In a Westminster Hall debate Sedgefield MP Phil Wilson also warned that Scotland breaking away would undermine efforts to bring in social justice in England.
In an article jointly written with shadow Scottish Secretary Margaret Curran ahead of his debate he said: “When Scotland makes its decision later this year, most people in the North of England will look across the border hoping that Scots choose to remain part of the UK.
“The referendum in September is rightly a decision for Scots, but the impact will be felt by people across the whole of the UK. And for people living in the North, the effect of any separation will be felt closer to home.”
Appealing to a sense of shared values, he went on: “Most people in the north don’t want Scotland to go. Culturally, socially and politically, the north and Scotland have always shared a common view of life. It’s an outlook that’s often closer than the one with the South East of England.
“And if you grew up in the North East in the 1970s or 1980s, Scottish voices were never far away. Not just in the towns and cities, but on the football field where some of Scotland’s best talent made their names.”
He also appealed to the shared history of fighting for jobs in the miners strike 30 years ago when people in the north of Engl;and “stood shoulder to shoulder” with people in Scotland against the Thatcher government.

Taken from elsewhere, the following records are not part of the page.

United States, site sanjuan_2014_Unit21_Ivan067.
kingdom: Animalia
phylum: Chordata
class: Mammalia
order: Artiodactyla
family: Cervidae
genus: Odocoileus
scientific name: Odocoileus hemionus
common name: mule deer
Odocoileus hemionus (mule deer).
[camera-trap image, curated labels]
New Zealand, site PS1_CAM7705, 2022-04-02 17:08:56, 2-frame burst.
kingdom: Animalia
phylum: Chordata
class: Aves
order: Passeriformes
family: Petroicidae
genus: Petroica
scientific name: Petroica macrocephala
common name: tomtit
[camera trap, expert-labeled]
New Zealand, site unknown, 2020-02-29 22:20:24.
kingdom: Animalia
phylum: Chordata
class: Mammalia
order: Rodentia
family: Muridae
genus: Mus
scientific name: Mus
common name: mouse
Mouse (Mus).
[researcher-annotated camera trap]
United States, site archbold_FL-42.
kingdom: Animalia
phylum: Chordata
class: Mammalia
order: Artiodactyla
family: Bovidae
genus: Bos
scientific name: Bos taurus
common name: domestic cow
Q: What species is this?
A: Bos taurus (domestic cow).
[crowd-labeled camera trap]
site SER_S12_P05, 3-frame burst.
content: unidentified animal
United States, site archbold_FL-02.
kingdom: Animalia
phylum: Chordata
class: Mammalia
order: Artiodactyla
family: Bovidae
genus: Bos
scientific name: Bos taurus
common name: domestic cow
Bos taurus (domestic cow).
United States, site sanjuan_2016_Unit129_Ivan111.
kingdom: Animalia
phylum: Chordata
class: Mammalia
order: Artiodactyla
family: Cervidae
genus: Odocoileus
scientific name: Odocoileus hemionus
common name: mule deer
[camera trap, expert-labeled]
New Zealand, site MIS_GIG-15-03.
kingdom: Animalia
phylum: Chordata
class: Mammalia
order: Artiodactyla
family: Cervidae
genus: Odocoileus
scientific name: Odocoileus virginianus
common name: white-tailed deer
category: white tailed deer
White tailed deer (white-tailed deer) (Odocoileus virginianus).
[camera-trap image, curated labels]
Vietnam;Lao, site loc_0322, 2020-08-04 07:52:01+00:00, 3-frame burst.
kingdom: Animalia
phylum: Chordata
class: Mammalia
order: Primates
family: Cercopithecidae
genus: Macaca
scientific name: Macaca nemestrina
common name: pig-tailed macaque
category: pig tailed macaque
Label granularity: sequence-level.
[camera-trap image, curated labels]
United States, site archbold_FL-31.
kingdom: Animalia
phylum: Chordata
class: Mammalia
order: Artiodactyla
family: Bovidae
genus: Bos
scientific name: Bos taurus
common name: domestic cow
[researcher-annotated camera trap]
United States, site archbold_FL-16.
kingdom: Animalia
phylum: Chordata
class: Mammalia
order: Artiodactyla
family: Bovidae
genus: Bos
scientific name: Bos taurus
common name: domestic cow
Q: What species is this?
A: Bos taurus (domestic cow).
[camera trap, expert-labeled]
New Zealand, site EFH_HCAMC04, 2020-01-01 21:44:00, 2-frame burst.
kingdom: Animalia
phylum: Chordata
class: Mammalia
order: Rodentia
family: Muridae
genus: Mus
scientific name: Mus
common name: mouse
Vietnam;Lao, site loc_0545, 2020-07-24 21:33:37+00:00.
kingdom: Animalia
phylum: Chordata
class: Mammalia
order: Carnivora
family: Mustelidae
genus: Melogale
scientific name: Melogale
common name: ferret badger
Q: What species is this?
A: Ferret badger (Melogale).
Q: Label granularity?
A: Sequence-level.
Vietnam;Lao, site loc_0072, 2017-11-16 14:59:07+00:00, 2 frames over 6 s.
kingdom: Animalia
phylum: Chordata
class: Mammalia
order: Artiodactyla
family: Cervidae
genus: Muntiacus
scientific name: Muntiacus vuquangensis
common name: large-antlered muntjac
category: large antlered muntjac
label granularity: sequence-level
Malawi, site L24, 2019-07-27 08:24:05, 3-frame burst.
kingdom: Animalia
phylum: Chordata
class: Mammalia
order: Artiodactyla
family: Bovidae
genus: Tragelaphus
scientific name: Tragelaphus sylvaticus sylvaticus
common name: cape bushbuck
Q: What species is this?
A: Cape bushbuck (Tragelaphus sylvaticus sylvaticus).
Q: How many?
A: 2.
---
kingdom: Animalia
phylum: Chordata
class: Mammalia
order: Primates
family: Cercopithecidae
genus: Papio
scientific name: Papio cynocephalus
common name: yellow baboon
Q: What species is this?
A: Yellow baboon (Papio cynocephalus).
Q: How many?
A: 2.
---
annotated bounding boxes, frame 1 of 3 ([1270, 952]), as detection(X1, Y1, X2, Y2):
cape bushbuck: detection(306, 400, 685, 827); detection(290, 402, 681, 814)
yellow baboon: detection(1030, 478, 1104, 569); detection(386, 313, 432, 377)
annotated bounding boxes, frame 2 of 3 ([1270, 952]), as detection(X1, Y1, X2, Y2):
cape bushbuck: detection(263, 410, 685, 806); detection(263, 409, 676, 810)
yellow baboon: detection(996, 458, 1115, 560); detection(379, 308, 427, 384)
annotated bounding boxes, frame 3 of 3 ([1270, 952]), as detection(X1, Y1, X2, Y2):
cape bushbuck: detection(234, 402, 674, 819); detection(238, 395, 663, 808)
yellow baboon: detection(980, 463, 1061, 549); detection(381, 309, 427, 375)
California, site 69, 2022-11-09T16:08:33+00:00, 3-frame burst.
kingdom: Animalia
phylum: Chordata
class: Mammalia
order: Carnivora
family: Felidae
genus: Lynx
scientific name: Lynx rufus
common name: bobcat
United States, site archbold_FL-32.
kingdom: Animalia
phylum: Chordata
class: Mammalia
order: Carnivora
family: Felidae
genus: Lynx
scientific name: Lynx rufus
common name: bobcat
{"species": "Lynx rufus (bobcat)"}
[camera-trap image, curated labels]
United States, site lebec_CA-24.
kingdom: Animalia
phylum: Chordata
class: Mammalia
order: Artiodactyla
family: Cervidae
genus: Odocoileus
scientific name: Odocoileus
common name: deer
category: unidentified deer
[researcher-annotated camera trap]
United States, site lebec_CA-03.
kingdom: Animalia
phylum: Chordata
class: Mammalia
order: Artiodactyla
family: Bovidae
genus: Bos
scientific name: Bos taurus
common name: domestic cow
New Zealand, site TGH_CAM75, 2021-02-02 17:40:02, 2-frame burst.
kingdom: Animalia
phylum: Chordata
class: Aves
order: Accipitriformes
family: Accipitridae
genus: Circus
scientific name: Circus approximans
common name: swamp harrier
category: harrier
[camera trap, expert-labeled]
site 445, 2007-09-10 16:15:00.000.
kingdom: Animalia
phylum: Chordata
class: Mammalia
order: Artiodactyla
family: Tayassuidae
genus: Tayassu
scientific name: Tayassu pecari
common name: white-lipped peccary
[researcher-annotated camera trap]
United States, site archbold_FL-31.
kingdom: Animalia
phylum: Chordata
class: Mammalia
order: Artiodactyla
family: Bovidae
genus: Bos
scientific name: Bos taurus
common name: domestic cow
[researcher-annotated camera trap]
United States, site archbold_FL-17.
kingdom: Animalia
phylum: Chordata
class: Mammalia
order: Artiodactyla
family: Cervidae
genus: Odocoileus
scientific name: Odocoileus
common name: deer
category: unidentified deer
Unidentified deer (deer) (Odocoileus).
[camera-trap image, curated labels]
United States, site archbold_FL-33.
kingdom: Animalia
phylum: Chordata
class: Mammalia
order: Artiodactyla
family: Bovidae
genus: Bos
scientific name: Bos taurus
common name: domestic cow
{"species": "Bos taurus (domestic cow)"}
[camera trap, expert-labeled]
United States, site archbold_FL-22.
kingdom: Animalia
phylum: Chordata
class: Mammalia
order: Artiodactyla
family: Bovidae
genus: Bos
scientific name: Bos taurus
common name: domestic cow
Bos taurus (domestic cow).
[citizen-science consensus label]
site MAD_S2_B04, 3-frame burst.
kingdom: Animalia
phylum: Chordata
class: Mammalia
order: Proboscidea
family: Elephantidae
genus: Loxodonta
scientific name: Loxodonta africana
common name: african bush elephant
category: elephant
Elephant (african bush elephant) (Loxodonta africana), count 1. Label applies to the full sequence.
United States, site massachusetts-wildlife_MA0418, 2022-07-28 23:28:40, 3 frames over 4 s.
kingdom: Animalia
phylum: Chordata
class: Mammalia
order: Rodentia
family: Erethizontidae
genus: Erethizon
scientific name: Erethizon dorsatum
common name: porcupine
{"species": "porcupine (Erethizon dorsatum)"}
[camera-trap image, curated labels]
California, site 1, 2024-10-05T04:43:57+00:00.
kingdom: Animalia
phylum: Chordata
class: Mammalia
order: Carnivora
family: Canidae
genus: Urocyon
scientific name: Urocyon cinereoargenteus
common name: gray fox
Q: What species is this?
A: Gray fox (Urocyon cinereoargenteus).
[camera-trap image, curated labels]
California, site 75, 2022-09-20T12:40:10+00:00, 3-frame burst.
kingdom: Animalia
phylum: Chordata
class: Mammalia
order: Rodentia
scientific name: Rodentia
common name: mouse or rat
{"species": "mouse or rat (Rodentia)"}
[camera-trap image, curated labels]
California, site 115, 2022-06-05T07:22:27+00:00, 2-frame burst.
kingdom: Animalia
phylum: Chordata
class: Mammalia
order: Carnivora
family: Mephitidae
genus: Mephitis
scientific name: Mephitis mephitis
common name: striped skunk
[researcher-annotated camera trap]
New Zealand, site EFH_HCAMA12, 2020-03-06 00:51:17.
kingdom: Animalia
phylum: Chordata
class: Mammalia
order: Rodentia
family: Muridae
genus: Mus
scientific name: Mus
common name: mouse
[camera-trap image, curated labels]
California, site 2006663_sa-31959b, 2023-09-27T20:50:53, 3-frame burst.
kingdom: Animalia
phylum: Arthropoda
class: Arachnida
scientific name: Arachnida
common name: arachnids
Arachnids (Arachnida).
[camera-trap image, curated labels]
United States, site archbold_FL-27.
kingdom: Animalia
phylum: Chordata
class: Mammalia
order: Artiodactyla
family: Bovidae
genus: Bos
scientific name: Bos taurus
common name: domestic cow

He said: “Miners in Midlothian were as much under threat from Margaret Thatcher and the Tory Government as those in Durham. They knew that it was working people together who would take on the Tories.”
He also pointed out that 150,000 Scots have made their homes in the north of England and warned that Scottish Nationalism threatened to break up families and undermine the common bonds.
“The bonds we have built over the years have only been strengthened by Scots coming to live and work, and often build a family, in the North of England. These aren’t bonds just built through political union. They have been built through family and friendship.
“This is what Alex Salmond and the Nationalists in Scotland want to put at risk. They tell Scots that England will be Scotland’s ‘biggest pal’, but in the same breath suggest that England is a bully and that Scotland shouldn’t be ‘bought and sold for English Gold’.”
On jobs he said: “They [the SNP] try to convince Northerners that Scottish independence might even be good for them, without being honest about what their plans for a corporation tax haven would mean for jobs in the North.
“And in their campaign to separate Scotland from the rest of the UK, they are trying to break up those strong bonds that have been built through centuries of working together.
“And with no clear plans about what currency Scotland would use, that only spells uncertainty for the thousands of companies in the North east and North west who trade directly with Scottish businesses.”